Consignes ->
Répondez à ces questions sur le texte consacré à la Côte d'Ivoire.
(a) D'après la partie « La Côte d'Ivoire peut s'en sortir », qui veut « étouffer Laurent Gbagbo » ?
(b) Dans la partie « La voie de la sagesse », quelle identité la personne qui écrit se donne-t-elle ?
(c) Dans cette même partie, qu'est-ce que la France aurait trahi ?

Texte fourni ->
#####

Thérèse Ouattara, Association des parents d’élèves en zone de guerre, Côte d’Ivoire

La Côte d’Ivoire peut s’en sortir
(Avec Laurent Gbagbo, les Ivoiriens ont compris que la Côte d’Ivoire est un pays riche. Il peut donc prendre son destin en main et s’en sortir. Et ça, les pays comme la France en ont peur. C’est pourquoi le président Jacques Chirac veut étouffer Laurent Gbagbo avant qu’il ne fasse le premier pas dans ce sens. Mais les Ivoiriens savent que leur avenir se trouve entre leurs propres mains.
Paul Tayoro et Robert Krassault, Abidjan, Côte d’Ivoire

La voie de la sagesse
Je suis ivoirien-américain. J’ai comme l’impression que la France a trahi les accords de coopération qu’elle a signés avec la Côte d’Ivoire. Au moment où l’on cherche à combattre le terrorisme, la France ne fait rien pour montrer la voie de la sagesse. La Côte d’Ivoire n’appartient à personne, mais à un peuple tout entier. Moi, je n’ai pas voté pour Gbagbo, mais il a été élu et je le supporte à 100 %. Car c’est l’avenir de la Côte d’Ivoire qui est en train de se jouer. Il n’est pas trop tard pour que la France se rachète une conduite pour calmer la tension.

#####

[Entrées de raisonnement sur des scènes]
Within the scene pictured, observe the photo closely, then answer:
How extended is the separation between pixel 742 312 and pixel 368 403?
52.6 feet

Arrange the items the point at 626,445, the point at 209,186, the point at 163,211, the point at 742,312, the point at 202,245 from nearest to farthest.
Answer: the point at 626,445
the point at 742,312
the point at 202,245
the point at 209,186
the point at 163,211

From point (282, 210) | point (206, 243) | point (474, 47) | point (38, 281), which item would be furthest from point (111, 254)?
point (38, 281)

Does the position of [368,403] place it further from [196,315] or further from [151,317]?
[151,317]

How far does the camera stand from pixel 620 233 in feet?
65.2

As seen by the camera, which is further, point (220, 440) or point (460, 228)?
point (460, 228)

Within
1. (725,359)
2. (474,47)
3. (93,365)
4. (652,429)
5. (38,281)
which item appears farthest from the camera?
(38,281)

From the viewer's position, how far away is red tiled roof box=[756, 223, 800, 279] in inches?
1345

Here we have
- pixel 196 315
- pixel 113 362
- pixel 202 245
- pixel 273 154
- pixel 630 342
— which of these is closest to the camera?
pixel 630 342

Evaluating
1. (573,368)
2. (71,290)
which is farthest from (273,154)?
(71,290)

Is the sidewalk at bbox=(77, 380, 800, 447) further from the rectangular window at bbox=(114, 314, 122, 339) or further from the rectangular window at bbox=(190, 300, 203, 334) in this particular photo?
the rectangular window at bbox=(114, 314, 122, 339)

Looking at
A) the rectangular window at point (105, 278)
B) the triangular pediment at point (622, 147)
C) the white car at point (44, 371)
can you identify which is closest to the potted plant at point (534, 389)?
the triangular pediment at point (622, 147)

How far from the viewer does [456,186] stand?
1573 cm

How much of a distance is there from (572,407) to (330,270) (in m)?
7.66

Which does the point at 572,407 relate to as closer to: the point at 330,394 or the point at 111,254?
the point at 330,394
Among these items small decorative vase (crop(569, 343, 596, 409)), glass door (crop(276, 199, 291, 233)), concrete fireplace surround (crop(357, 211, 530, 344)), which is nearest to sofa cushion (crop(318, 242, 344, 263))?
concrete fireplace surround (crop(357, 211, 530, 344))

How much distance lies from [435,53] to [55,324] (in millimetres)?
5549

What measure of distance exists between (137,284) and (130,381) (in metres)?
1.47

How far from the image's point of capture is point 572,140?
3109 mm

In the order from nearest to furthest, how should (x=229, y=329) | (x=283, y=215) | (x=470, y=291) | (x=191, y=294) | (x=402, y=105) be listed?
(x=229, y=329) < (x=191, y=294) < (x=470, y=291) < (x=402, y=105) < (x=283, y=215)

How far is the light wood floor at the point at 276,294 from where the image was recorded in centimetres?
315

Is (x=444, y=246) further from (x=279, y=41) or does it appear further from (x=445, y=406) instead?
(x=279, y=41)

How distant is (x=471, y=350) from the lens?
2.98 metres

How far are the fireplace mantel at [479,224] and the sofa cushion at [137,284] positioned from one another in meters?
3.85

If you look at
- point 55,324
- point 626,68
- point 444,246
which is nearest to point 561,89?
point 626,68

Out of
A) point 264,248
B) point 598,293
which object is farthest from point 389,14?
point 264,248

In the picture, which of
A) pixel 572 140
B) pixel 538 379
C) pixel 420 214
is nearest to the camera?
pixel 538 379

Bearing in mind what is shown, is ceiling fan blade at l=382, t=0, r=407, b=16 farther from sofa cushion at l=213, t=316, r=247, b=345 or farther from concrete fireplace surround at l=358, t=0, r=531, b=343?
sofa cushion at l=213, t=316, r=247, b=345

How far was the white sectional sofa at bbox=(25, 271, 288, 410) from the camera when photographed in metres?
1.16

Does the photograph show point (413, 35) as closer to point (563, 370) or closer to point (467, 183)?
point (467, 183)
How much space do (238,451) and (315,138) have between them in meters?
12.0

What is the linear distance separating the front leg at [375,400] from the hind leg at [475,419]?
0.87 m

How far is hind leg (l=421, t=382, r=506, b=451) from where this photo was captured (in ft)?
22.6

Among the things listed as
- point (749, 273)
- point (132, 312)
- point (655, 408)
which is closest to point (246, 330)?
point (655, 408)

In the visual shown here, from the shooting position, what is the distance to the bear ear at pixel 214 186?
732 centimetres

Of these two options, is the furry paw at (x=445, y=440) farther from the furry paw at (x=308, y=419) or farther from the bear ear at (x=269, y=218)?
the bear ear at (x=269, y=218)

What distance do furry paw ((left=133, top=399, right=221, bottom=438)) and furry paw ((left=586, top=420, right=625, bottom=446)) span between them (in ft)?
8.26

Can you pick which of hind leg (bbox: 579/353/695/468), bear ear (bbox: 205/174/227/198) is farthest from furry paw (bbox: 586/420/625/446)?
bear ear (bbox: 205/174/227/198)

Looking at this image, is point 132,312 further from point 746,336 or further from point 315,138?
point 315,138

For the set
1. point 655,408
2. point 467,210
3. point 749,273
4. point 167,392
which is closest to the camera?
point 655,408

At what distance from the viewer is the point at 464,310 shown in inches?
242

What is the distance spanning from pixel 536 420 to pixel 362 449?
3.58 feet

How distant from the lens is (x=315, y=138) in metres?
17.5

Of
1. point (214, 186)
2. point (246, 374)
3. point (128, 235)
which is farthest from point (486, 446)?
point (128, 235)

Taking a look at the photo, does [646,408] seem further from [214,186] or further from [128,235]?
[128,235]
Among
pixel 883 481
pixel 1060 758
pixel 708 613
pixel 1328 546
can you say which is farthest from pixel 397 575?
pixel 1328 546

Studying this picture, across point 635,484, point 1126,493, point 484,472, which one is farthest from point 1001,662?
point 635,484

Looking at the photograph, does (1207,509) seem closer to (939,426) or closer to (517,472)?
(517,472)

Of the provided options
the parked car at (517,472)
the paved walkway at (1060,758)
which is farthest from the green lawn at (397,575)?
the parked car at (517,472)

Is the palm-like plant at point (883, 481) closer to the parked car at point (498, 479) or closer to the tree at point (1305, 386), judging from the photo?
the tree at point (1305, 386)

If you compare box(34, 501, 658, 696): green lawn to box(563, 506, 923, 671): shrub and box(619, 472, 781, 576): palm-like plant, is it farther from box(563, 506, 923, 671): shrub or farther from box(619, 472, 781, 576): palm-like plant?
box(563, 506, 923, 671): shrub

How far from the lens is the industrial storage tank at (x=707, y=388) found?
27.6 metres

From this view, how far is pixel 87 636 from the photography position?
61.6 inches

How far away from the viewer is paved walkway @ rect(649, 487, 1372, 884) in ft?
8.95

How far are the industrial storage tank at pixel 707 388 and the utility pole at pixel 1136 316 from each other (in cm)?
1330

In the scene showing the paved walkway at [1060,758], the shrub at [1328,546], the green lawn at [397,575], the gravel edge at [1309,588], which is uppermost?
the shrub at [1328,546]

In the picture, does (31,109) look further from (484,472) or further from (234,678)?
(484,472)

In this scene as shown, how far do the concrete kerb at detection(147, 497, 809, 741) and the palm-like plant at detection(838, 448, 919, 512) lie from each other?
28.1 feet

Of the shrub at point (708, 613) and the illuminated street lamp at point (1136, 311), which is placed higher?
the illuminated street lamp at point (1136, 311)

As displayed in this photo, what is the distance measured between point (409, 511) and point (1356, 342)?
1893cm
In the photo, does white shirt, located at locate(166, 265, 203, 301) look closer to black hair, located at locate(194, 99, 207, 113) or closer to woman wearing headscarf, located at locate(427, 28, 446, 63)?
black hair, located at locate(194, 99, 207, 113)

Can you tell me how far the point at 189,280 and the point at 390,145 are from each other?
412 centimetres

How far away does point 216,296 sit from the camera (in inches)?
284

#####

Résultat final ->
(a) Le président Jacques Chirac.
(b) Ivoirien-américain.
(c) Les accords de coopération qu'elle a signés avec la Côte d'Ivoire.